### GOAL OF THE EXERCISE
Each entry, in full: copy it out exactly.

Records excerpted from a collection:
.....
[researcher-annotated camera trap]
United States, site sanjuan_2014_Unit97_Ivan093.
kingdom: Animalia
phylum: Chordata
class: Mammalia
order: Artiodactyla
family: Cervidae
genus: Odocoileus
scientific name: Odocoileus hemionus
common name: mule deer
.....
### RESULT OF THIS TASK
[researcher-annotated camera trap]
United States, site sanjuan_2014_Unit97_Ivan093.
kingdom: Animalia
phylum: Chordata
class: Mammalia
order: Artiodactyla
family: Cervidae
genus: Odocoileus
scientific name: Odocoileus hemionus
common name: mule deer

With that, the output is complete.